I stare for awhile at the watercolor of our house that Cheryl painted, and I feel nostalgic for something I haven't even left yet.

12:56: Detect the odor of lightly burning oil. Take skillet out of oven and set on top of stove. Note that oven isn't yet preheated.

12:58: Dance a little in the kitchen to Blue Plate Special, which I normally don't like, but am kind of in the mood for right now. Plus, I do like the sound of Jeff Bieri's voice.

12:59: Wash hands. Dry them on a clean towel. Throw towel over right shoulder with left hand, and wish once again that I possessed an apron. Think once again about sewing one. Excited to bring out Grandma's sewing machine table once we move a bunch of stuff out of our house. Realize the moment I start typing this that I've gotten computer keyboard germs all over my hands. Shit! No more live blogging until bread is in the oven!

1:01: Wash hands again. Accidentally dry them on the old towels. Throw old towels in laundry. Wash hands again.

1:19: I look up at the digital clock to see what time it is, and it says 1:19. I realize that I failed to start the timer (after taking the picture of it), and instead, turned it off.

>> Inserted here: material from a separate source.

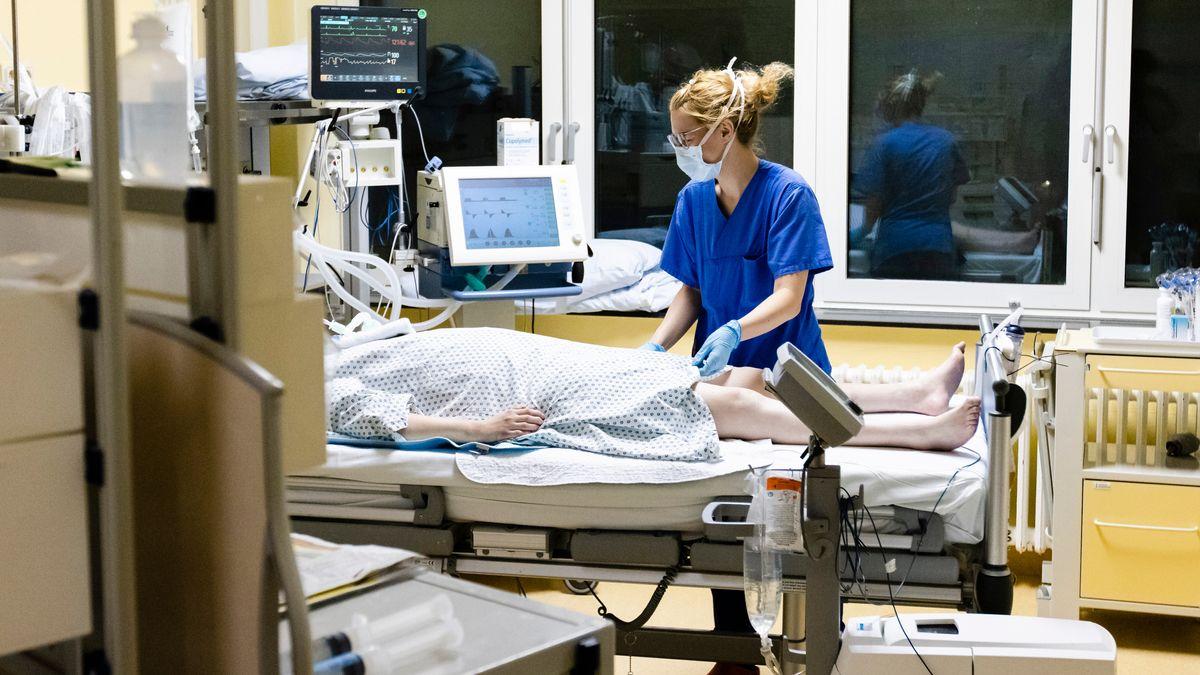 Eine Krankenschwester mit einer Patientin auf der Intensivstation.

Reset timer for 30 minutes, remembering that yesterday I cooked it a little less than the prescribed 35 minutes anyway.

Here's what happened between 1:01 and 1:19:

Measured flour carefully. Dismayed to find that I didn't have much Mountain Mama white pastry flour left, so it winds up being about a half white/half whole wheat mixture.

Added the teaspoon (plus a little extra 'cause I like it) salt. Marina turned me on to this gray sea salt:



Added the teaspoon (minus a little for high altitude) of baking soda.




Stirred it up and dug a hole in the center. Only had one cup of buttermilk; no worries-substituted a little plain yogurt and milk.



Poured buttermilk/yogurt/milk mixture into the flour/salt/soda crater. Mixed just until moist. Turned out onto floured board and kneaded gently a few times. Formed the dough into a ball in my hands, and placed it prayerfully in the receiving skillet. Pressed the dough ball into a giant, fat pancake.



Cut the pancake into quarters, and placed it into preheated oven.

Set timer for 35 minutes.

1:42: Waiting not-so-patiently, with butter and jam, and reading this. Then I start reading this, and begin to rethink my decision to take cooking out of my curriculum for next year. Cooking is science and history and math and a whole lot of other things, all in one.